Inflation’s fingerprints are all over the 2024 race for the White House.
Skyrocketing prices at the gas station, the supermarket and virtually everywhere else frightened Americans in the early days of President Joe Biden’s term.
Fair or not, inflation almost immediately turned voters off to Bidenomics and clouded his reelection chances.
Now, the inflation rate is nearly back to normal – miraculously, without the recession and loss of millions of jobs that many predicted. The economy’s growth rate is relatively high, and unemployment rate remains historically low.
Soft landing or not, voters remain frustrated. And who can blame them?

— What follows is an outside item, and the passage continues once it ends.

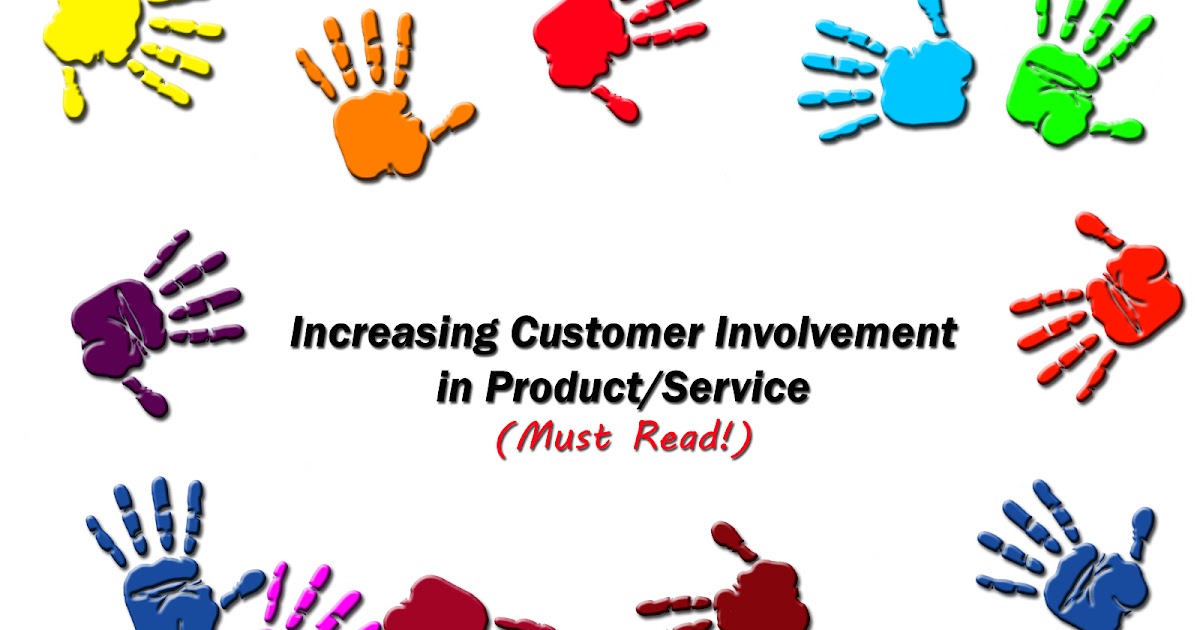 Increasing Customer Involvement in Product/Service
(Must Read!)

Life is so much more expensive than it was just a few years ago. Prices have not returned to pre-Covid levels, and they likely never will.
For far too many, the American Dream feels out of reach.
It’s not just record-high home prices, it’s the fact that mortgage rates remain high even after an aggressive rate cut from the Federal Reserve. Some lucky first-time buyers got in when prices were lower and it was dirt-cheap to borrow. Many others are on the outside looking in.
Affordability frustrations continue to haunt Vice President Kamala Harris, who has been forced to repeatedly defend the administration’s economic track record.
Harris has made tackling prices a centerpiece of her agenda. She has called for boosting the minimum wage, ramping up tax credits for parents and building more homes.
Even as Harris made her closing argument from the historically significant Ellipse with the White House in the background, she prioritized affordability.
“Now our biggest challenge is to lower costs, costs that were rising even before the pandemic and that are still too high. I get it,” Harris said in her major speech last week.
Harris also gets that the economic anxiety fueled by inflation has helped boost the popularity of her opponent, former President Donald Trump.
Trump loves to remind voters that inflation wasn’t a problem when he was in the White House.
And he’s got a point: The inflation rate never exceeded 3% under Trump – a far cry from the four-decade high of 9.1% under Biden.
Of course, Trump didn’t face the supply chain nightmare that helped cause prices to spike. And he didn’t have oil prices surge above $100 a barrel when Russia invaded Ukraine, an energy crisis that lifted gas to record-high prices.
No matter the cause, prices are clearly much higher today.
The typical US household is spending $1,120 more per month to buy the same goods and services as in January 2021 when Biden became president, according to Moody’s Analytics.